Eder. Óleo de Irene Gracia
Edmundo Paz Soldán
Para mí, la mejor puerta de entrada al mundo de Marín ha sido El palacio de la risa (1995), una novela que me ha sorprendido por los paralelismos que se pueden trazar con el Nocturno de Chile (2000) de Roberto Bolaño. Tanto Marín como Bolaño utilizan una casa particular reconvertida en centro de torturas de la dictadura de Pinochet como escenario para hablar del destino fracturado de la gran familia chilena: no hay distancia entre lo privado y lo público, el Estado golpista se ha inmiscuido en la vida de sus ciudadanos, es esa misma intimidad. En esa fusión de espacios, hay poco espacio para la lealtad, para la resistencia.
En el caso de Marín, el relato de la decadencia de la lujosa Villa Grimaldi, desde su construcción a mediados del siglo XIX hasta su rebautizo burlón como El Palacio de la Risa y su posterior apropiación por parte de la dictadura, es el de la decadencia del país, una broma pesada de la historia: "Villa Grimaldi era la casa de Chile, donde nadie dejaba de reírse, ni de día ni de noche". La prosa elegante de Marín, de frases con complejas resonancias alegóricas, va cargando de significados esa degradación presente y no asumida, pues el país vive en un presente celebratorio, incapaz del enfrentamiento con la memoria y los recuerdos traumáticos: "Yo no venía del extranjero, sino del pasado, el que al parecer nadie quería, pues, de acuerdo a lo que había captado, aquel tiempo ya no representaba nada en la vida actual de los chilenos".
Hay en El Palacio de la Risa, a un nivel más básico de la trama, una intriga por resolverse, un intento de entender qué pasó con Mónica, una pareja del narrador, si es que son ciertos los rumores acerca de su complicidad con la dictadura. A un nivel simbólico, el narrador que regresa a país y va en busca de esa casona en la que pasó días felices durante la infancia propone su viaje como un acto de restitución. Ante la actitud colectiva de esconder la infamia, el narrador prefiere, en su viaje al corazón del trauma, el enfrentamiento con la verdad, por más que este termine llevándose por delante el mundo idealizado por la nostalgia; así la casona "impóluta" del recuerdo es devorada por "la pesadez corrupta e indecible de la basura".

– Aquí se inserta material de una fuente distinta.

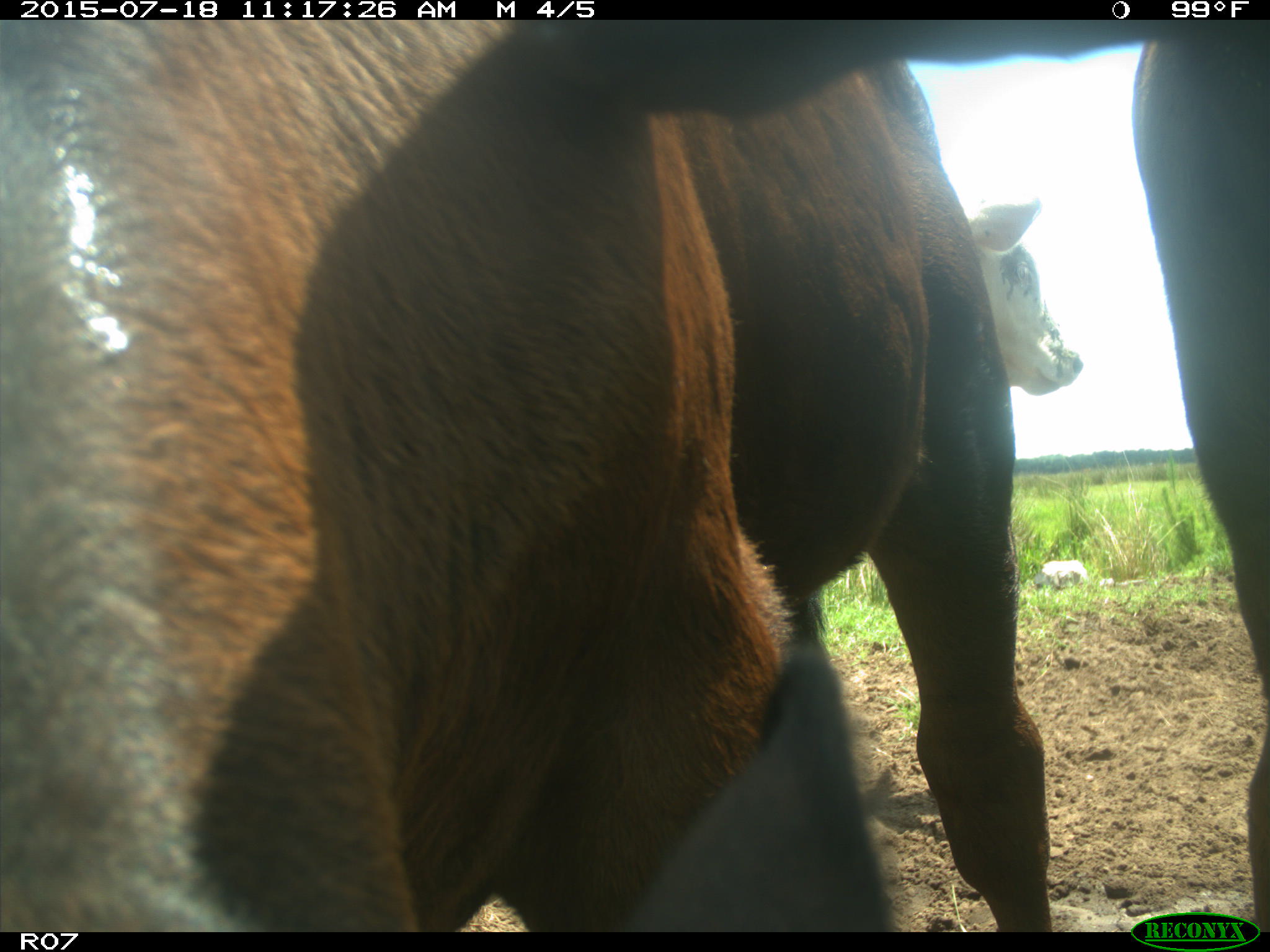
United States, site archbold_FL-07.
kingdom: Animalia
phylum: Chordata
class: Mammalia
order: Artiodactyla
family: Bovidae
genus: Bos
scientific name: Bos taurus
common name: domestic cow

Los últimos dos capítulos son maravillosos por su descarnada y a la vez poética crudeza. Para enfrentarse a lo atroz, hay que hacerlo así, con los ojos bien abiertos. "La literatura no es, si se observa, por completo inútil", dice el narrador al pasar, pero podemos entender estas palabras como el punto de partida para una poética: en Marín, la novela es el discurso crítico, necesario para una sociedad, que indaga en nuestras abyecciones -las privadas y las públicas–, que hurga en las heridas, que se niega a pasar página y celebrar reconciliaciones huecas.